After searching for a good reference and only finding KSP Tutorials, I decided to simply show what I mean by simulating it in KSP. It’s the easiest and clearest way I can think of. KSPs physics engine is well enough equipped to simulate this basic problem.
Three caveats to the following video:
A) I was not very precise, I only want to show the general effect and not spend even more time on this video.
B) This is assuming a Hohnmann Transfer. Other forms of transfer have different rules, especially ones that use gravity assists
C) The dusk (180° to Prograde) and dawn (0° to Prograde) ejection angles are only rough positions. The exact ejection angle depends on multiple factors, including rocket performance and current solar system configuration.
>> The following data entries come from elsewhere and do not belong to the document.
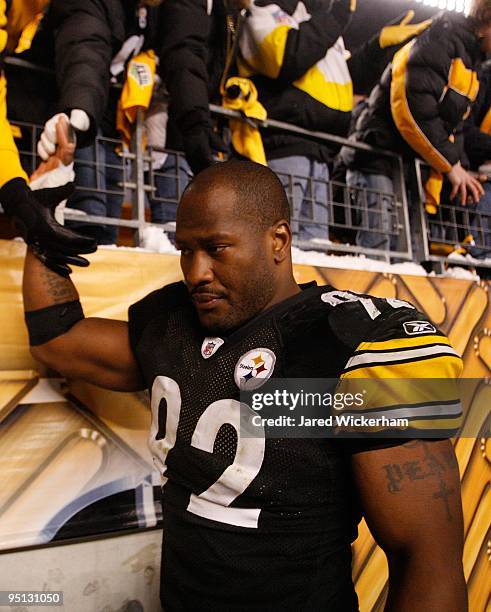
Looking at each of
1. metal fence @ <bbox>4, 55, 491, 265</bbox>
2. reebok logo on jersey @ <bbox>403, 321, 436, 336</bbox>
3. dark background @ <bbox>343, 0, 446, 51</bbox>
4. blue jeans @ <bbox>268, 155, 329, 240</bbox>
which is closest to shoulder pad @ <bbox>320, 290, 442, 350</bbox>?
reebok logo on jersey @ <bbox>403, 321, 436, 336</bbox>

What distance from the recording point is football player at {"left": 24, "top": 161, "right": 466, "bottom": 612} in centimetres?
100

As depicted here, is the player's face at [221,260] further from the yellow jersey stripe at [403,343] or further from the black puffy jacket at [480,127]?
the black puffy jacket at [480,127]

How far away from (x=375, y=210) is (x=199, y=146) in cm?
118

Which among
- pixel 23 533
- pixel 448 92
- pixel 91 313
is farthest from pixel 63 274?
pixel 448 92

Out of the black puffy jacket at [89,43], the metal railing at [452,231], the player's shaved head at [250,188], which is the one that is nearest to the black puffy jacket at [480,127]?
the metal railing at [452,231]

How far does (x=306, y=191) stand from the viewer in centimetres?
278

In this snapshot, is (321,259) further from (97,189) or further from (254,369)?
(254,369)

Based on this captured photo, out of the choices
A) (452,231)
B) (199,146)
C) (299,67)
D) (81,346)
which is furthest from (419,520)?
(452,231)

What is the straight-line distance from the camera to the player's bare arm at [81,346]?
1437 mm

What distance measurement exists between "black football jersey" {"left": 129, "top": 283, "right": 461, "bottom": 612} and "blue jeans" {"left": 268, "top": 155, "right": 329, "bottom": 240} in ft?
4.95

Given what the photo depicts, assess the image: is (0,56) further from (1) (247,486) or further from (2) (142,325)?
(1) (247,486)

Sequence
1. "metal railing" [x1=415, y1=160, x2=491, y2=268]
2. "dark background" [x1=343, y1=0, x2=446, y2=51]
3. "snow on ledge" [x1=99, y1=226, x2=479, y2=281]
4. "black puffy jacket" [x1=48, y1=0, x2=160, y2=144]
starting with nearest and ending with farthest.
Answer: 1. "black puffy jacket" [x1=48, y1=0, x2=160, y2=144]
2. "snow on ledge" [x1=99, y1=226, x2=479, y2=281]
3. "metal railing" [x1=415, y1=160, x2=491, y2=268]
4. "dark background" [x1=343, y1=0, x2=446, y2=51]

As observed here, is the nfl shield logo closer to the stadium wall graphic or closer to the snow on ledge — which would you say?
the stadium wall graphic

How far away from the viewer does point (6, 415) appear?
1563mm
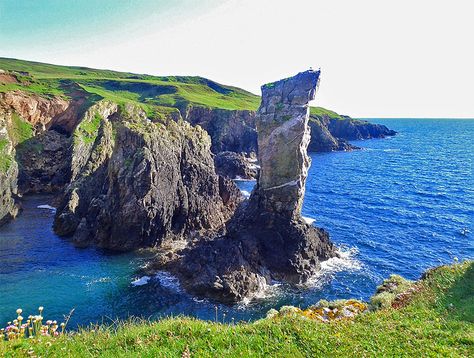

That said, I still hold that flying to Mars and flying to Venus would start at roughly the opposite sites.
@21 Rob Grigjanis
Seems as if I took to long to write my comment :D
Yes, that is exactly why. But because earth bends our orbit while we’re burning, we have to start at (roughly) dusk and dawn, not night and day.
Wait no. Bending has nothing to do with it, that is the wrong explanation. And in fact, watching at it in KSP, it seems the best angle are in the middle between the dawn and day (0° and 90° to prograde) for lower orbits and between dusk and night (180° and 270°) for higher orbits.
unclefrogy@20: “The stories of jack London put the reader in a place far from the ordinary and very human but without the same kind of fantasy people and situations”.
Actually, Jack London did write one fantasy / science fiction book, The Star Rover; I’ve never read it, but approximately 67 years ago my father read it to me as a bedtime story (I remember nothing of it at all). He also owned a lot of Burroughs’s Mars books, and I remember reading some of them myself 7 or 8 years later.
thanks for the info I might try to find that and read it, though I find these days I do not have the patience nor concentration for a whole book or even many TV serials.
A momentary lapse... says
Nice idea, unfortunately Venus seems to have undergone global resurfacing after its tectonics seized up. That is probably not going to be helpful for the preservation of any fossils that might once have been there. Maybe some bits of ancient terrain survived though.